UK experts back meningitis B jab
A vaccine that protects against a deadly form of meningitis is set to be introduced in the UK.
The Joint Committee on Vaccination and Immunisation (JCVI), which has recommended the move to the government, had said last year that the jab was not cost-effective.
Meningitis charities said more data had led to today's decision, and it was a "wonderful outcome".
About 1,760 people contract meningitis B each year and one in 10 dies.
- Meningitis is an infection of the meninges - the membrane that surrounds the brain and spinal cord.
- Meningococcal bacteria are common and carried harmlessly in the nose or throat by about 1 in 10 people.
- They are passed on through close contact.
- Anyone can get meningitis but babies and young children are most vulnerable.
- Symptoms include a high fever with cold hands and feet, agitation, confusion, vomiting and headaches.
Babies under one year are most at risk of meningitis B, and the cases peak at around five or six months of age.
The bacterial infection causes inflammations of the brain and spinal cord.

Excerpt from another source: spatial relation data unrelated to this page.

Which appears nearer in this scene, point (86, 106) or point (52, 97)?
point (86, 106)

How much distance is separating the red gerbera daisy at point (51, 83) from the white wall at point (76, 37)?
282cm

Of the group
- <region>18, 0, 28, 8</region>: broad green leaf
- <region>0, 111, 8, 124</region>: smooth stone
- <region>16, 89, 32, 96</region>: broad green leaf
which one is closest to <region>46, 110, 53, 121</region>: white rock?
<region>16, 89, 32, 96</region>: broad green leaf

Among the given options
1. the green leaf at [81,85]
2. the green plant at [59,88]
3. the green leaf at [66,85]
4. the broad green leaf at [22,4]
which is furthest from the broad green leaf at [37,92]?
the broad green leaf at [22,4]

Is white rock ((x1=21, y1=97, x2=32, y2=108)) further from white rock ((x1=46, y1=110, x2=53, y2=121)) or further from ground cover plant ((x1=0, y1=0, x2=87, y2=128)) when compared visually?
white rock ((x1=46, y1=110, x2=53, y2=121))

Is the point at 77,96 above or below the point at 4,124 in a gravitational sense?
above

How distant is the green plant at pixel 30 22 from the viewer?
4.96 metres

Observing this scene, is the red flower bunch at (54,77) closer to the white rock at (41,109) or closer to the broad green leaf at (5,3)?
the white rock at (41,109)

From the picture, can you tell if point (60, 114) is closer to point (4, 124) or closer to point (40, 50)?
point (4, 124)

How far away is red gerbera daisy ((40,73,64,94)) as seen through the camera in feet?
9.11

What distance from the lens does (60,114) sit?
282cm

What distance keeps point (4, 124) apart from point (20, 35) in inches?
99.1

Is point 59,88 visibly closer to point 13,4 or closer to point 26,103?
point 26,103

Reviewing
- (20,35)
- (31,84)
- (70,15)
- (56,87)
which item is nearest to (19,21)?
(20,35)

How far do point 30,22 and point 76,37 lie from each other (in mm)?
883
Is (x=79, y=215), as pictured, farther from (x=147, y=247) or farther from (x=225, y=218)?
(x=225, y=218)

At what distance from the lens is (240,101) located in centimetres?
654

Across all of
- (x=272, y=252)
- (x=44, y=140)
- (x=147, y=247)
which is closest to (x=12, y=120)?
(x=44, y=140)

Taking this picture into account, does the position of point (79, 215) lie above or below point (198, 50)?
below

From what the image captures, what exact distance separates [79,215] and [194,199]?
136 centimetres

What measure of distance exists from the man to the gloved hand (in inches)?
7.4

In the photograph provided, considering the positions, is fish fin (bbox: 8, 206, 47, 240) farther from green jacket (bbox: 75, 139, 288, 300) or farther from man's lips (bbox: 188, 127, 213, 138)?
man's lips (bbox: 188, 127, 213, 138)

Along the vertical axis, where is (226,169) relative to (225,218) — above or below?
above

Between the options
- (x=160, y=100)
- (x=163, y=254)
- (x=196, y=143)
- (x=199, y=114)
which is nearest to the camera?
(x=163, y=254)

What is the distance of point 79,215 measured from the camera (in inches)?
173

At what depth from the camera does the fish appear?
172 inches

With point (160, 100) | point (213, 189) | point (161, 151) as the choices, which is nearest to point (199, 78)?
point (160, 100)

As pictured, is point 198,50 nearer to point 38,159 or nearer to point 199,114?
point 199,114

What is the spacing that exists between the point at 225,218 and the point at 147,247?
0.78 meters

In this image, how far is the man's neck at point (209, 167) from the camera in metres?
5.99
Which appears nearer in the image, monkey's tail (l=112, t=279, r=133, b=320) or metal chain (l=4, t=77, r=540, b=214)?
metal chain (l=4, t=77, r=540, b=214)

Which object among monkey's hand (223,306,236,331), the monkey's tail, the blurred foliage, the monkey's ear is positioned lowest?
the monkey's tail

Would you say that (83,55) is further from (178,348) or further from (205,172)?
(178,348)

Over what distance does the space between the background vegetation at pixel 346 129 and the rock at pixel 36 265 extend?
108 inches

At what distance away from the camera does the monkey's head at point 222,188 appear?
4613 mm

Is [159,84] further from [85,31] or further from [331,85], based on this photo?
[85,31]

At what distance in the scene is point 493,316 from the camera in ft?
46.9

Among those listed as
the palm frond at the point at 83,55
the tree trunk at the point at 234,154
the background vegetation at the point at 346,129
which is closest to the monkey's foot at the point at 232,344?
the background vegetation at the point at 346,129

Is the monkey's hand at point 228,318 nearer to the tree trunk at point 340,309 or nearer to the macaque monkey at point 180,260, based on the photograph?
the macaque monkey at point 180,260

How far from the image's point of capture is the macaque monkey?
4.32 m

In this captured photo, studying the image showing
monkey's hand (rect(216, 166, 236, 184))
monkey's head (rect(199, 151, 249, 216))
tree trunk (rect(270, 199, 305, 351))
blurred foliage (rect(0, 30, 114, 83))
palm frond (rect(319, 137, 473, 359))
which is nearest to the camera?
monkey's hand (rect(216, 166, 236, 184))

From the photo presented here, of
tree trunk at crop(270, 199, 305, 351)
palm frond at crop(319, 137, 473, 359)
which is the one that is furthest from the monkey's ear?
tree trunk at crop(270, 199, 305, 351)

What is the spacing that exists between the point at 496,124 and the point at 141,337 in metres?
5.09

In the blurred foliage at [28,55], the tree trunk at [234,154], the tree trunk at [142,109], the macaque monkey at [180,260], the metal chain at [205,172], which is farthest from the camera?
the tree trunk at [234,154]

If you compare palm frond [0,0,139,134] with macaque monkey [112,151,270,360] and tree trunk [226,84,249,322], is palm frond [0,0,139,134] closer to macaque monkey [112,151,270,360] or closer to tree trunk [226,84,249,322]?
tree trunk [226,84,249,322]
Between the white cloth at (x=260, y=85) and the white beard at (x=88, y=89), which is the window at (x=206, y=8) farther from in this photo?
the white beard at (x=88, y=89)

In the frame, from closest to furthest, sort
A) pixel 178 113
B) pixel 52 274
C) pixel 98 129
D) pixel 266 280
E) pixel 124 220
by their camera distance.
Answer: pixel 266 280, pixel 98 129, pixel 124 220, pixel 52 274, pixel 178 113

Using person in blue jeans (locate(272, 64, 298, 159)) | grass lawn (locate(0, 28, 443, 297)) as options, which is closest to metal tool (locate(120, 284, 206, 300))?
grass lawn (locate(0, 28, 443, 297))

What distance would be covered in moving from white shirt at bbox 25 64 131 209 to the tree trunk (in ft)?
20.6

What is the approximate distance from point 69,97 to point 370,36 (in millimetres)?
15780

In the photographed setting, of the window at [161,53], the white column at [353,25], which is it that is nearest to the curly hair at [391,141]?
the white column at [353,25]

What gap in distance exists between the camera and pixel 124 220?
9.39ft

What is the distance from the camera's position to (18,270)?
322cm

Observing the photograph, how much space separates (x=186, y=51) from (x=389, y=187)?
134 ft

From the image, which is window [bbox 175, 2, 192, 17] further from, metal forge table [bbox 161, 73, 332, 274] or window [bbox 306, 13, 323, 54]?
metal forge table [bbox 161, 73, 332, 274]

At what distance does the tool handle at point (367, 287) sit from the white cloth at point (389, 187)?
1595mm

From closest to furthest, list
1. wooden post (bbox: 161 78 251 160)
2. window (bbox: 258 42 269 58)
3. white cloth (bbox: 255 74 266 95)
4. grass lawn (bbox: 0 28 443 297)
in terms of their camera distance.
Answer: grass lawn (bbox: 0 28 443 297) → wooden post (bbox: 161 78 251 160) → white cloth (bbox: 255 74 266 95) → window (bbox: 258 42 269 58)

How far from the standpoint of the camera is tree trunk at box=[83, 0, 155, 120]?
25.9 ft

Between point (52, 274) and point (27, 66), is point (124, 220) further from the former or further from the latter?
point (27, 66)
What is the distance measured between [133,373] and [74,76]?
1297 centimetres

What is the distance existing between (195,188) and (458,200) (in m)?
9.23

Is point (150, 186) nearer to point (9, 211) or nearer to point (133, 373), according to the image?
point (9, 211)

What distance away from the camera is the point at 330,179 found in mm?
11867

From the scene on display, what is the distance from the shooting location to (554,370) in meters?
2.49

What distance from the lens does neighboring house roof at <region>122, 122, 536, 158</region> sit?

It leaves around a third with life-altering effects, such as brain damage or limb loss.
The JCVI said the vaccine was effective in preventing meningitis B and should be rolled out subject to it being made available by the manufacturer "at a cost effective price".
It has recommended the jab be added to the existing immunisation schedule, starting at two months of age.
Around 700,000 infants will be eligible for vaccination each year.'First in the world'
There are vaccines against other forms of meningitis but the Bexsero jab, developed by Novartis, is the only one thought to protect against meningitis B.
Tests have suggested the vaccine is effective against 73% of the different strains of the disease. It was licensed for use in Europe in January 2013.
The JCVI considered the introduction of the meningitis B vaccine last summer but in an interim judgement, it ruled it would not be cost-effective to introduce it.
At the time, campaigners called the decision a "severe blow" and urged the committee to look at the issue again.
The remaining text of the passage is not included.